WHAT YOU ARE ASKED TO DO:
Extract every entry word for word.
::::::::
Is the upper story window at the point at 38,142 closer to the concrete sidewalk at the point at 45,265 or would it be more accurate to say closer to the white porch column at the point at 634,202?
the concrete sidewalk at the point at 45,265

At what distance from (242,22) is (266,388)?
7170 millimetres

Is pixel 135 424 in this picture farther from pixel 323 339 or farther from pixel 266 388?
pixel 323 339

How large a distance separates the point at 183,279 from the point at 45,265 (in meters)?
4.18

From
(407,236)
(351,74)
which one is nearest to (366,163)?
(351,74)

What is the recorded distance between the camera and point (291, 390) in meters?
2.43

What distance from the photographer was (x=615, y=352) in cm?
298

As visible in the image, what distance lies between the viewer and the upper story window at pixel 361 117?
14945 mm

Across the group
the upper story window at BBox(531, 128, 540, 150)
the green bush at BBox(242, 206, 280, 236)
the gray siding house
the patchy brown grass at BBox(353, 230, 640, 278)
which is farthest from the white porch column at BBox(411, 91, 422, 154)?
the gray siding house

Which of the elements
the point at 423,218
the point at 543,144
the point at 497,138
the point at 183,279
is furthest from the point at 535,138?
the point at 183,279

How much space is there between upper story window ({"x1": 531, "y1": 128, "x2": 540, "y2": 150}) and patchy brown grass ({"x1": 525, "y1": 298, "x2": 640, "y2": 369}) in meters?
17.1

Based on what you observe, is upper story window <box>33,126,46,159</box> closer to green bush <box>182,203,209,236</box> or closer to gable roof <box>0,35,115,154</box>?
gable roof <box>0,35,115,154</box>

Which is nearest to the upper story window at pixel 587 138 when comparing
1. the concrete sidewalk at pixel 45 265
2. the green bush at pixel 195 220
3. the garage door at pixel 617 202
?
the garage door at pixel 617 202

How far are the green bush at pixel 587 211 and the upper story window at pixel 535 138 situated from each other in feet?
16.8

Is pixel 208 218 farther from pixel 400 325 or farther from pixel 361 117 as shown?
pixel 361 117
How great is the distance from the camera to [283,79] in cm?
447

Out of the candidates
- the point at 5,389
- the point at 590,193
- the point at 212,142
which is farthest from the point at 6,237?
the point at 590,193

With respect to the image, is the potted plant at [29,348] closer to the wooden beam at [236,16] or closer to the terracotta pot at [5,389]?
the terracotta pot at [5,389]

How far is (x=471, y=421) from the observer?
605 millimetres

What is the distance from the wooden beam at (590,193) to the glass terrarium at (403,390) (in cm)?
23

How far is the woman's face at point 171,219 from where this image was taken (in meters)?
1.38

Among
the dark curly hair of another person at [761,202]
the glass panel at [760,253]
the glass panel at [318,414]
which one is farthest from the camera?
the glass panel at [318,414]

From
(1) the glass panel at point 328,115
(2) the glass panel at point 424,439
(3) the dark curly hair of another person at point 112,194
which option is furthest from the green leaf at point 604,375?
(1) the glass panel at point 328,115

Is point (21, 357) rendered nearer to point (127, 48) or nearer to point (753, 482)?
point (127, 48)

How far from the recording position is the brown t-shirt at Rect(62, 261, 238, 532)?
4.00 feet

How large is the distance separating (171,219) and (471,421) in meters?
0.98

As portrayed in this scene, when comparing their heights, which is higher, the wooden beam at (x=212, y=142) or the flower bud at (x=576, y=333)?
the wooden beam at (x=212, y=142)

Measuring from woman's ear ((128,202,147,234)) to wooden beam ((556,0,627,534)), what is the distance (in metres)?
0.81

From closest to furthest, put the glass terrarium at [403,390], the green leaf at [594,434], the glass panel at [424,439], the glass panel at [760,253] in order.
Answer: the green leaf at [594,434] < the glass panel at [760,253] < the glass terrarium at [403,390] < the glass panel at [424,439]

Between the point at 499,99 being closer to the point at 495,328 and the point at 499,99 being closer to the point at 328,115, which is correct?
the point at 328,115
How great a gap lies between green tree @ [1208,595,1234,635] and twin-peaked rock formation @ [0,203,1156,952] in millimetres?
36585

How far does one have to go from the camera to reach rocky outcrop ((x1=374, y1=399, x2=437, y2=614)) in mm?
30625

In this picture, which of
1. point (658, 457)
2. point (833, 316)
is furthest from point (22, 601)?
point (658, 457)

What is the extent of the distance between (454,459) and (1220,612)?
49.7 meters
::::::::
CORRECT ANSWER:
Is the upper story window at the point at 38,142 closer to the concrete sidewalk at the point at 45,265 or would it be more accurate to say closer to the white porch column at the point at 634,202?
the concrete sidewalk at the point at 45,265

At what distance from (242,22) is (266,388)?
7170 millimetres

Is pixel 135 424 in this picture farther from pixel 323 339 or farther from pixel 266 388?
pixel 323 339

How large a distance separates the point at 183,279 from the point at 45,265 (in meters)?
4.18

From
(407,236)
(351,74)
which one is nearest to (366,163)?
(351,74)

What is the recorded distance between the camera and point (291, 390) in meters?
2.43

What distance from the photographer was (x=615, y=352) in cm?
298

As visible in the image, what distance lies between the viewer and the upper story window at pixel 361 117?
14945 mm

Across the group
the upper story window at BBox(531, 128, 540, 150)
the green bush at BBox(242, 206, 280, 236)
the gray siding house
the patchy brown grass at BBox(353, 230, 640, 278)
which is farthest from the white porch column at BBox(411, 91, 422, 154)?
the gray siding house

Which of the elements
the point at 423,218
the point at 543,144
the point at 497,138
the point at 183,279
is furthest from the point at 535,138?
the point at 183,279

How much space is there between upper story window ({"x1": 531, "y1": 128, "x2": 540, "y2": 150}) and patchy brown grass ({"x1": 525, "y1": 298, "x2": 640, "y2": 369}) in meters?
17.1

Based on what you observe, is upper story window <box>33,126,46,159</box> closer to green bush <box>182,203,209,236</box> or closer to gable roof <box>0,35,115,154</box>?
gable roof <box>0,35,115,154</box>

Which is nearest to the upper story window at pixel 587 138 when comparing
1. the concrete sidewalk at pixel 45 265
2. the green bush at pixel 195 220
3. the garage door at pixel 617 202
?
the garage door at pixel 617 202

How far are the green bush at pixel 587 211 and the upper story window at pixel 535 138 situated from each other in feet?
16.8

Is pixel 208 218 farther from pixel 400 325 or farther from pixel 361 117 as shown?
pixel 361 117
How great is the distance from the camera to [283,79] in cm?
447

Out of the candidates
- the point at 5,389
- the point at 590,193
- the point at 212,142
which is farthest from the point at 6,237?
the point at 590,193

With respect to the image, is the potted plant at [29,348] closer to the wooden beam at [236,16] or closer to the terracotta pot at [5,389]?
the terracotta pot at [5,389]

How far is (x=471, y=421) from the observer?
605 millimetres

What is the distance from the wooden beam at (590,193) to the glass terrarium at (403,390) (in cm)?
23

How far is the woman's face at point 171,219 from where this image was taken (in meters)?
1.38

Among
the dark curly hair of another person at [761,202]
the glass panel at [760,253]
the glass panel at [318,414]
which one is farthest from the camera?
the glass panel at [318,414]

From
(1) the glass panel at point 328,115
(2) the glass panel at point 424,439
(3) the dark curly hair of another person at point 112,194
which option is furthest from the green leaf at point 604,375?
(1) the glass panel at point 328,115

Is point (21, 357) rendered nearer to point (127, 48) or nearer to point (753, 482)?
point (127, 48)

How far from the recording position is the brown t-shirt at Rect(62, 261, 238, 532)?
4.00 feet

How large is the distance separating (171,219) and (471,421) in meters?
0.98

As portrayed in this scene, when comparing their heights, which is higher, the wooden beam at (x=212, y=142) or the flower bud at (x=576, y=333)?
the wooden beam at (x=212, y=142)

Measuring from woman's ear ((128,202,147,234)) to wooden beam ((556,0,627,534)), what is the distance (in metres)?
0.81

From closest to furthest, put the glass terrarium at [403,390], the green leaf at [594,434], the glass panel at [424,439], the glass panel at [760,253] in order.
Answer: the green leaf at [594,434] < the glass panel at [760,253] < the glass terrarium at [403,390] < the glass panel at [424,439]

Between the point at 499,99 being closer to the point at 495,328 and the point at 499,99 being closer to the point at 328,115, which is correct?
the point at 328,115
How great a gap lies between green tree @ [1208,595,1234,635] and twin-peaked rock formation @ [0,203,1156,952] in millimetres?
36585

How far does one have to go from the camera to reach rocky outcrop ((x1=374, y1=399, x2=437, y2=614)) in mm?
30625

In this picture, which of
1. point (658, 457)
2. point (833, 316)
is furthest from point (22, 601)?
point (658, 457)

What is the extent of the distance between (454,459) and (1220,612)?
49.7 meters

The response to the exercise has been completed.